Written exercise a —
Echo back everything in the listing, from the line containing "Between the flying" down to the end of the listing, with no changes.

In the fourth quarter, no drilling activities took place in Lake Erie as the 20-
well program for the year had been completed early in the third quarter.
/T/
Quarterly Information
2004 2003
Q4 Q3 Q2 Q1 Q4 Q3 Q2 Q1
-------------------------------------------------------
Financial
Revenue, net of
royalties 43,110 43,989 40,674 38,540 37,698 33,378 28,615 32,185
Per unit 0.81 0.84 0.79 0.76 0.75 0.79 0.75 0.85
Funds flow from
operations 29,633 30,809 28,789 26,651 24,414 23,615 19,844 24,545
Per unit 0.56 0.59 0.56 0.52 0.48 0.56 0.52 0.65
Net income 11,754 13,279 10,871 8,963 2,679 8,701 24,381 12,909
Per unit 0.22 0.25 0.21 0.18 0.05 0.21 0.64 0.34
/T/
Critical Accounting Estimates
The significant accounting policies used by NAL are disclosed in the notes to
NAL's December 31, 2004 audited financial statements. Certain accounting
policies require that management make appropriate decisions when formulating
estimates and assumptions that affect the reported amounts of assets,
liabilities, revenues and expenses. The following discusses such accounting
policies and is included in Management's Discussion and Analysis to assist
investors in assessing the critical accounting policies and practices of NAL,
and the likelihood of materially different results being reported. NAL's
management reviews its estimates regularly. The emergence of new information and
changed circumstances may result in actual results or changes to estimated
amounts that differ materially from current estimates.

Written exercise b —
Duplicate the financial report excerpt above word for word, table included.

Data extracted from a collection
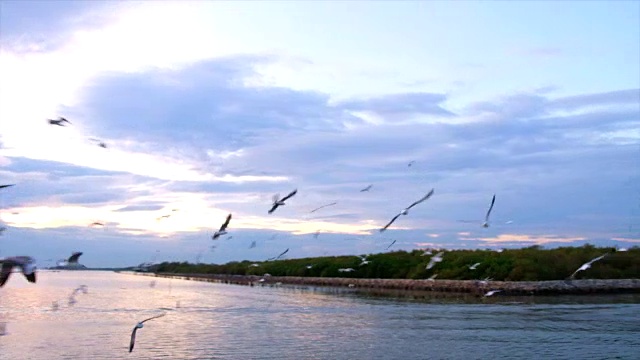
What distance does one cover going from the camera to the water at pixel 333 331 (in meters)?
24.8

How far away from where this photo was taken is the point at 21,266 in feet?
35.5

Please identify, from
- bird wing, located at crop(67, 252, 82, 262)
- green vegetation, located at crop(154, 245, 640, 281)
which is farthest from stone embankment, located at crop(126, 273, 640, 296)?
bird wing, located at crop(67, 252, 82, 262)

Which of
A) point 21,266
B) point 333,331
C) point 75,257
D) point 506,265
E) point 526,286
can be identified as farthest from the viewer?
point 506,265

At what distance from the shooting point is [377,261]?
8488 cm

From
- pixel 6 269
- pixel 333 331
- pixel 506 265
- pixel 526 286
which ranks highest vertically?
pixel 506 265

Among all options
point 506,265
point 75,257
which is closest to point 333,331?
point 75,257

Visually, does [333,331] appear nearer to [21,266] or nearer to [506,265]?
[21,266]

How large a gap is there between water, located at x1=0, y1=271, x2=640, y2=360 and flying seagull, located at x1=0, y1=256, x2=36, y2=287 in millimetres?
13261

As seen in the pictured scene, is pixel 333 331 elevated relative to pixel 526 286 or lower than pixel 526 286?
lower

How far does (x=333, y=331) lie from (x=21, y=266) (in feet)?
70.4

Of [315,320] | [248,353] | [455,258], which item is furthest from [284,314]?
[455,258]

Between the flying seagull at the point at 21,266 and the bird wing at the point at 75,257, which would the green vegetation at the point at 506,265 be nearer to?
the bird wing at the point at 75,257

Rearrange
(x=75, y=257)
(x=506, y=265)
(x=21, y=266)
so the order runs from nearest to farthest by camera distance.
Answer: (x=21, y=266) < (x=75, y=257) < (x=506, y=265)

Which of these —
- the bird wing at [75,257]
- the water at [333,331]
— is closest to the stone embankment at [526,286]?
the water at [333,331]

Answer a —
Between the flying seagull at the point at 21,266 and the bird wing at the point at 75,257, which would the green vegetation at the point at 506,265 be nearer to?
the bird wing at the point at 75,257

Rearrange
(x=75, y=257)
(x=506, y=265)
(x=21, y=266)
so the order runs from nearest to farthest by camera distance.
Answer: (x=21, y=266) < (x=75, y=257) < (x=506, y=265)

Which of these —
- the bird wing at [75,257]
- the water at [333,331]
— is closest to the stone embankment at [526,286]?
the water at [333,331]

Answer b —
In the fourth quarter, no drilling activities took place in Lake Erie as the 20-
well program for the year had been completed early in the third quarter.
/T/
Quarterly Information
2004 2003
Q4 Q3 Q2 Q1 Q4 Q3 Q2 Q1
-------------------------------------------------------
Financial
Revenue, net of
royalties 43,110 43,989 40,674 38,540 37,698 33,378 28,615 32,185
Per unit 0.81 0.84 0.79 0.76 0.75 0.79 0.75 0.85
Funds flow from
operations 29,633 30,809 28,789 26,651 24,414 23,615 19,844 24,545
Per unit 0.56 0.59 0.56 0.52 0.48 0.56 0.52 0.65
Net income 11,754 13,279 10,871 8,963 2,679 8,701 24,381 12,909
Per unit 0.22 0.25 0.21 0.18 0.05 0.21 0.64 0.34
/T/
Critical Accounting Estimates
The significant accounting policies used by NAL are disclosed in the notes to
NAL's December 31, 2004 audited financial statements. Certain accounting
policies require that management make appropriate decisions when formulating
estimates and assumptions that affect the reported amounts of assets,
liabilities, revenues and expenses. The following discusses such accounting
policies and is included in Management's Discussion and Analysis to assist
investors in assessing the critical accounting policies and practices of NAL,
and the likelihood of materially different results being reported. NAL's
management reviews its estimates regularly. The emergence of new information and
changed circumstances may result in actual results or changes to estimated
amounts that differ materially from current estimates.